By now we know that medical masks can affect our ability to recognize faces — but a new study has taken this one step further, finding that wearing a mask can make it harder for you to recognize other people regardless of whether or not they’re masked as well.
Can mask-wearing affect your perception abilities?
Medical masks have made a big difference in the fight against COVID-19, but it’s no secret that they affect everything from our nonverbal communication to our ability to recognize faces. The researchers behind this study were interested in learning how wearing a mask can affect our perception of other people who may or may not be masked as well.
“We are actually participating in the biggest experiment in human history in terms of face perception,” Freud said in an interview with Research2Reality last year.

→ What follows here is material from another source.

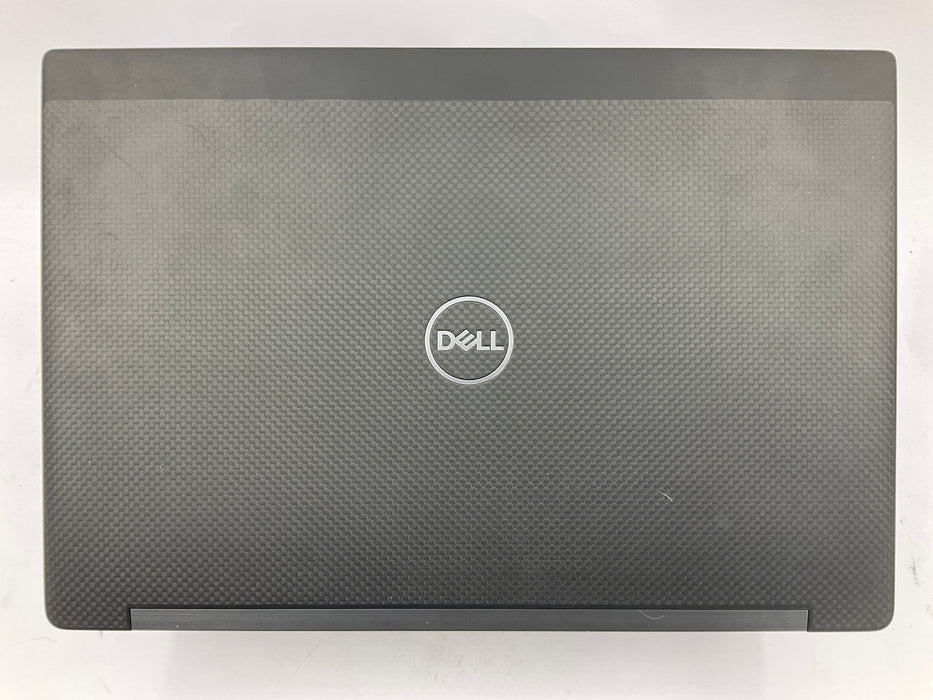 Dell Latitude 7390 13" Touch Core i7-8650U 256GB 16GB A Win 11 Pro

“All of us are wearing masks all day long, and we need to recognize different people around us. We are trying to understand how face perception abilities are impacted by […] the occlusion of half of the face.”
To learn more, the researchers carried out four different experiments with participants who were shown masked and unmasked faces with their own mask on or off. In each experiment, the participants were shown two photos of either the same person or two different people. They were then asked to identify whether they were seeing the same person.
The researchers were surprised to find that wearing a mask can impact your ability to recognize a face, regardless of whether or not that face is masked as well. In other words, masked study participants had more trouble recognizing masked and unmasked faces than unmasked study participants.
To test whether masks impacted our overall perception abilities, the researchers carried out a third study where participants were asked to identify objects. Interestingly, masked and unmasked participants scored similarly in this experiment. Wearing a mask only seemed to impact participants’ ability to recognize other faces.
We are what we perceive
The researchers believe that this could be due to the fact that when we wear masks, we assume that others won’t be able to recognize us. This could in turn affect our ability to recognize others.
“Masked observers might think their own faces are less recognizable and that could lead to reduced face processing abilities,” Freud explained in a press release.
“This might have to do with how people view things from other people’s perspectives, a process called alter centric intrusion.”
The researchers also wondered whether the constant stimulation to the lower part of the mask wearer’s face could affect their ability to recognize these same areas in others. Yet in a fourth experiment, the team found that wearing a mask on other parts of their face (for example, the forehead) didn’t affect the participants’ face recognition abilities.
The results of this study can help us understand how we’re being perceived — and how we’re perceiving others — during this new normal.
If you don’t recognize someone right away, it’s likely not your fault. Your mask may be blocking not only germs, but your face perception abilities as well!